The Taliban consolidated power in the aftermath of the 1979 Russian invasion, bringing stability to a country wreaked by bloody conflict. Women were badly abused before the Taliban imposed strict Islamic law. Since, their lifestyle makes The Handmaid's Tale read like a fairy tale.

According to the Taliban clerics, women should not be seen or heard in public -- except to be tortured, mutilated, or executed, that is. They exist to cook, clean, procreate, and sate male sexual desire. Anything else is a violation of Islamic law and subject to cruel reprisal.

The result: Women are in effect under permanent house arrest. They are rarely allowed outside of their houses, and then only with a proper male chaperone and covered from head to toe with a burqa, a shapeless black bag veiling the skin. They are routinely flogged for not properly covering their ankles. They can't wear shoes that make a clicking sound when they walk. Bright colored garments and cosmetics are verboten. If they wear nail polish, their fingers are hacked off.

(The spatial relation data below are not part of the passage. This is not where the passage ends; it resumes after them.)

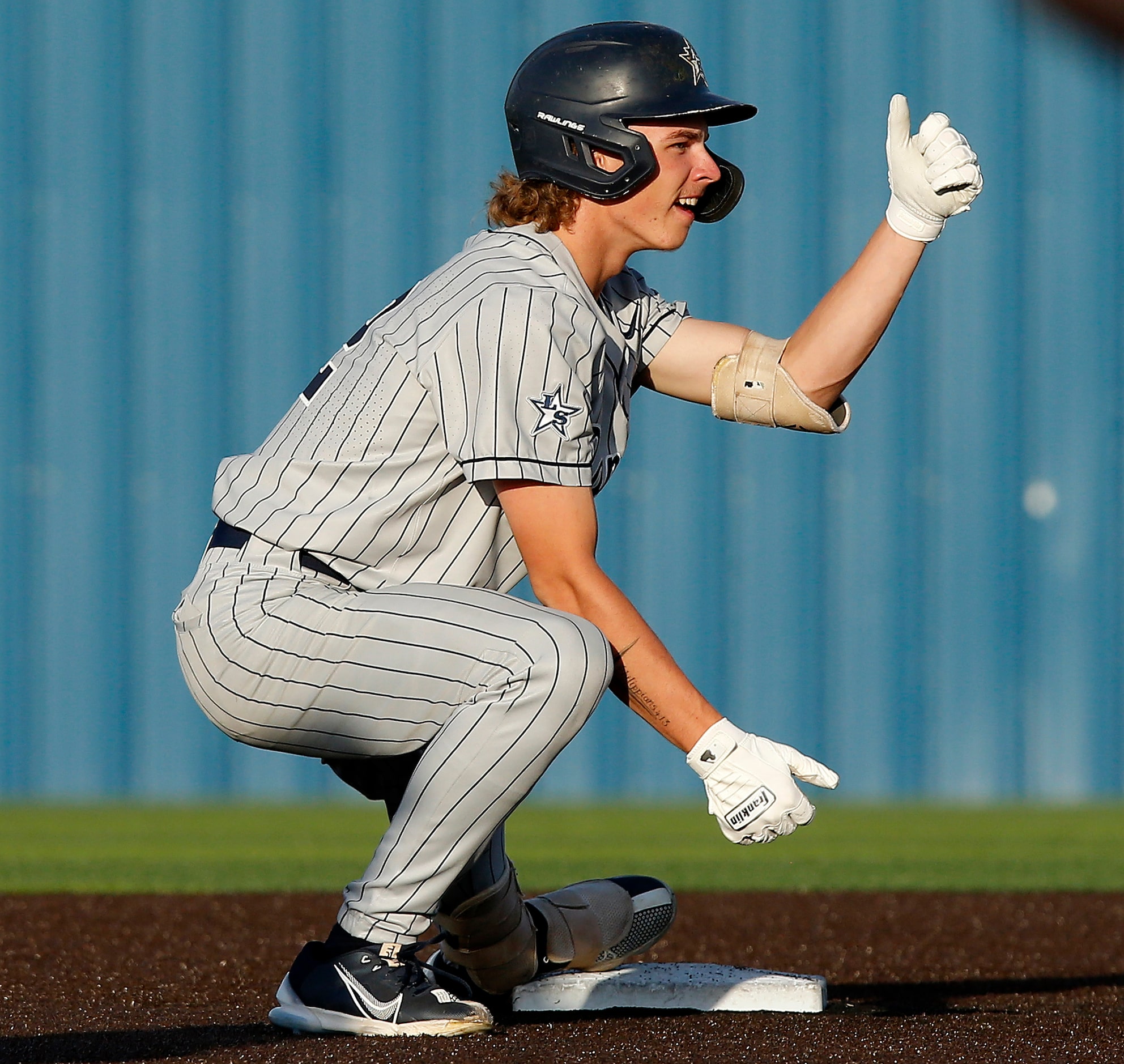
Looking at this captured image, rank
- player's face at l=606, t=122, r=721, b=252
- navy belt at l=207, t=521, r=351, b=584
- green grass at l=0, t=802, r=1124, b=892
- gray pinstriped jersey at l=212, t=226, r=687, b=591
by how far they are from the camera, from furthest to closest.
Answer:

The houses in question have painted-over windows. This is ostensibly to prevent men from glimpsing inside the house, but it also prevents women from looking out. They are also forbidden to go out on the balconies of the houses. All night and all day they are confined, often alone.

Not that there is much to do outside. Women are not permitted to gather for any recreational purpose, nor can they use public baths or other public facilities. They are forbidden to play sports, or ride bicycles or motorcycles. They may not communicate with any man who is not their chaperone -- this includes shopkeepers, tailors, doctors, judges, and teachers. They are not even allowed to laugh.

Worst of all, they are not allowed to work and are denied education. There are precious few female doctors and nurses in the country, and Afghan women are not permitted to go to male ones.

Women are nothing in Afghanistan. They are beaten, maimed, abused, raped, and executed with alarming regularity. They are given away by farmers who are no longer allowed to grow opium, Afghanistan's sole lucrative export, in lieu of cash to repay debts. And the psychological damage is impossible to imagine.

This has been going on for a decade, and the world allows it to go on. Afghanistan, after all, has no oil, so the suffering of its citizens is not a priority of the U.S. or any other government. And until it is, the Afghan women will continue to suffer.

Let's hope the destruction of the statues will put the real atrocities of the Taliban on the radar. Let's hope the powers that be end the gender apartheid in Afghanistan. Let's hope the Buddhas will not have died in vain.